[[ Supplied material open ]]
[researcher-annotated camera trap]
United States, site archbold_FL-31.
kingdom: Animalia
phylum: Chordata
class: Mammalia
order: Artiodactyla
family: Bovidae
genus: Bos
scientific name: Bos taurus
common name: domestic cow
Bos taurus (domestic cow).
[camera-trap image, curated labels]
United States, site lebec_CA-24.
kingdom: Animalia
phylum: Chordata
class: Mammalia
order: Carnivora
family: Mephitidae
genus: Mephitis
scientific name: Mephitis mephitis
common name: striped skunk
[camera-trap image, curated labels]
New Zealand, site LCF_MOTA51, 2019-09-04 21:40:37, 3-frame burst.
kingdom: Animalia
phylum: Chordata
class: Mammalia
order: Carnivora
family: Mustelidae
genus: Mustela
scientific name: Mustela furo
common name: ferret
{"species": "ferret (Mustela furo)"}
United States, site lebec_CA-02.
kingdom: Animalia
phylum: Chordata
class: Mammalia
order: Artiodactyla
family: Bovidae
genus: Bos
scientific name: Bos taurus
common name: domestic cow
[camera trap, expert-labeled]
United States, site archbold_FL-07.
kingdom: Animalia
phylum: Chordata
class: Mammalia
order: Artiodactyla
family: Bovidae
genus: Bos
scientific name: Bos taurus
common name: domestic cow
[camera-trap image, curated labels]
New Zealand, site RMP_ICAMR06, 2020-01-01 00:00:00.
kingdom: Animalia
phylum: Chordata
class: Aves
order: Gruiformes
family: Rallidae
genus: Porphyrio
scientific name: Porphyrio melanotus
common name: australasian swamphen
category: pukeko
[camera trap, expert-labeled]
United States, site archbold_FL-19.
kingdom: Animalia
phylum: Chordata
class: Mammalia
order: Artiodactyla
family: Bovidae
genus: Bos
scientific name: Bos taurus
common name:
[[ Supplied material closed ]]
Reproduce every record exactly, line by line.

Your response:
[researcher-annotated camera trap]
United States, site archbold_FL-31.
kingdom: Animalia
phylum: Chordata
class: Mammalia
order: Artiodactyla
family: Bovidae
genus: Bos
scientific name: Bos taurus
common name: domestic cow
Bos taurus (domestic cow).
[camera-trap image, curated labels]
United States, site lebec_CA-24.
kingdom: Animalia
phylum: Chordata
class: Mammalia
order: Carnivora
family: Mephitidae
genus: Mephitis
scientific name: Mephitis mephitis
common name: striped skunk
[camera-trap image, curated labels]
New Zealand, site LCF_MOTA51, 2019-09-04 21:40:37, 3-frame burst.
kingdom: Animalia
phylum: Chordata
class: Mammalia
order: Carnivora
family: Mustelidae
genus: Mustela
scientific name: Mustela furo
common name: ferret
{"species": "ferret (Mustela furo)"}
United States, site lebec_CA-02.
kingdom: Animalia
phylum: Chordata
class: Mammalia
order: Artiodactyla
family: Bovidae
genus: Bos
scientific name: Bos taurus
common name: domestic cow
[camera trap, expert-labeled]
United States, site archbold_FL-07.
kingdom: Animalia
phylum: Chordata
class: Mammalia
order: Artiodactyla
family: Bovidae
genus: Bos
scientific name: Bos taurus
common name: domestic cow
[camera-trap image, curated labels]
New Zealand, site RMP_ICAMR06, 2020-01-01 00:00:00.
kingdom: Animalia
phylum: Chordata
class: Aves
order: Gruiformes
family: Rallidae
genus: Porphyrio
scientific name: Porphyrio melanotus
common name: australasian swamphen
category: pukeko
[camera trap, expert-labeled]
United States, site archbold_FL-19.
kingdom: Animalia
phylum: Chordata
class: Mammalia
order: Artiodactyla
family: Bovidae
genus: Bos
scientific name: Bos taurus
common name:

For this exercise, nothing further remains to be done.